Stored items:
------------

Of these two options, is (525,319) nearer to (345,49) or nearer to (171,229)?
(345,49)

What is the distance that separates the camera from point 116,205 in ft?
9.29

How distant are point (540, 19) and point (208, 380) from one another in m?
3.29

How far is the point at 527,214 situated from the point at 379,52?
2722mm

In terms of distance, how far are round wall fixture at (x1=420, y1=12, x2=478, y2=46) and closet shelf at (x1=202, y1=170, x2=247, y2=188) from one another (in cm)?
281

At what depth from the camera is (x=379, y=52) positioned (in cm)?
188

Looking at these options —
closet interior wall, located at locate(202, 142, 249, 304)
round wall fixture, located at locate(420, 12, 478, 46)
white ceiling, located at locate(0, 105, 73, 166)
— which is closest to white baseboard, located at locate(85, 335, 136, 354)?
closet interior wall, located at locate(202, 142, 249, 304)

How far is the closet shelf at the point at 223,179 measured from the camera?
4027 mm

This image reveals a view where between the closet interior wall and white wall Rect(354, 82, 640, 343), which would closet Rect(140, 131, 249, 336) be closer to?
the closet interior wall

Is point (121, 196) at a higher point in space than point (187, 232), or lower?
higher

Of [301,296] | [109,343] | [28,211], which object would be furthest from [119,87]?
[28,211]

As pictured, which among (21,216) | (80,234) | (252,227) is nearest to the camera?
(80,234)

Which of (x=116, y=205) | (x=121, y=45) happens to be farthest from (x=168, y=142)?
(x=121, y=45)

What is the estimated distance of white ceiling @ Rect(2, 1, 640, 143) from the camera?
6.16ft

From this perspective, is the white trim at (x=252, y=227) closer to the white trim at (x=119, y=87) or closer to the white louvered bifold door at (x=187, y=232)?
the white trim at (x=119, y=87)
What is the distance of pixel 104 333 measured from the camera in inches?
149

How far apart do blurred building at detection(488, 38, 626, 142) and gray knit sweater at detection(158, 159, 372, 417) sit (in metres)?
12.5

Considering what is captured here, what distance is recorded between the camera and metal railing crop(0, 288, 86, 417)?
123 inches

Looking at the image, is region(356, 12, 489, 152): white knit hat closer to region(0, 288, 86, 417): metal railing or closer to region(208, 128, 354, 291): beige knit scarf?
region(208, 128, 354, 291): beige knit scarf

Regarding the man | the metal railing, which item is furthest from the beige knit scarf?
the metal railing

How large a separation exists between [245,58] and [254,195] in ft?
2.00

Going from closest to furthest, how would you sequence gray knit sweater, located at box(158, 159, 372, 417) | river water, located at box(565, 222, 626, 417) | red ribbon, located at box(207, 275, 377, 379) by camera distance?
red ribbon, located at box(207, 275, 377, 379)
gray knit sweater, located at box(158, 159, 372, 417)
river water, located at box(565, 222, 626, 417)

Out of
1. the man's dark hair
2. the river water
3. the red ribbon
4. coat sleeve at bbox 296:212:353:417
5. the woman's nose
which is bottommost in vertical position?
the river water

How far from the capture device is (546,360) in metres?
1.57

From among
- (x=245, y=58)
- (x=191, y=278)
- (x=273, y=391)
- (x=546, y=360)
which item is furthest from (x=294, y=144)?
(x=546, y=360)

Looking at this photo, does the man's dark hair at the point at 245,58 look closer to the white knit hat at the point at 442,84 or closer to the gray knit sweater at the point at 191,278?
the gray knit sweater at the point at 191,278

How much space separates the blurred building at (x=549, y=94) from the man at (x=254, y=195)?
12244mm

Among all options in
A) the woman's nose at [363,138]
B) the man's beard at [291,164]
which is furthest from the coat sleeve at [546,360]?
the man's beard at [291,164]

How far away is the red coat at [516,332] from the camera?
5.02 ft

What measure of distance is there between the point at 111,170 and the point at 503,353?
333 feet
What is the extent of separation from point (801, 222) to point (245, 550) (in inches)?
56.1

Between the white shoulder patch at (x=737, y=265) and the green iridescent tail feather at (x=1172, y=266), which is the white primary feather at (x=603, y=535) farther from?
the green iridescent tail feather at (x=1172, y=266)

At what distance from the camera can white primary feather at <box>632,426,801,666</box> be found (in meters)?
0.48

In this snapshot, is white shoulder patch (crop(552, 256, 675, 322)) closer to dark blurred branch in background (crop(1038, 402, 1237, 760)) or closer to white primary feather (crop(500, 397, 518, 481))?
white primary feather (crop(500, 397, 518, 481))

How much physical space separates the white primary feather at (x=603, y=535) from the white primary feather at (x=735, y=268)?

------------

EXERCISE GOAL: Rewrite the items from the line containing "Among all options in" through the end of the items as a Markdown table with the columns No. and Line, one row per line with its row number, skipping blank lines.

ANSWER IN FULL:
| No. | Line |
|---|---|
| 1 | Among all options in |
| 2 | A) the woman's nose at [363,138] |
| 3 | B) the man's beard at [291,164] |
| 4 | which is furthest from the coat sleeve at [546,360]? |
| 5 | the man's beard at [291,164] |
| 6 | How far away is the red coat at [516,332] from the camera? |
| 7 | 5.02 ft |
| 8 | What measure of distance is there between the point at 111,170 and the point at 503,353? |
| 9 | 333 feet |
| 10 | What is the extent of separation from point (801, 222) to point (245, 550) (in inches)? |
| 11 | 56.1 |
| 12 | Between the white shoulder patch at (x=737, y=265) and the green iridescent tail feather at (x=1172, y=266), which is the white primary feather at (x=603, y=535) farther from? |
| 13 | the green iridescent tail feather at (x=1172, y=266) |
| 14 | At what distance from the camera can white primary feather at <box>632,426,801,666</box> be found (in meters)? |
| 15 | 0.48 |
| 16 | In this snapshot, is white shoulder patch (crop(552, 256, 675, 322)) closer to dark blurred branch in background (crop(1038, 402, 1237, 760)) or closer to white primary feather (crop(500, 397, 518, 481))? |
| 17 | white primary feather (crop(500, 397, 518, 481)) |
| 18 | How much physical space separates the white primary feather at (x=603, y=535) from the white primary feather at (x=735, y=268)? |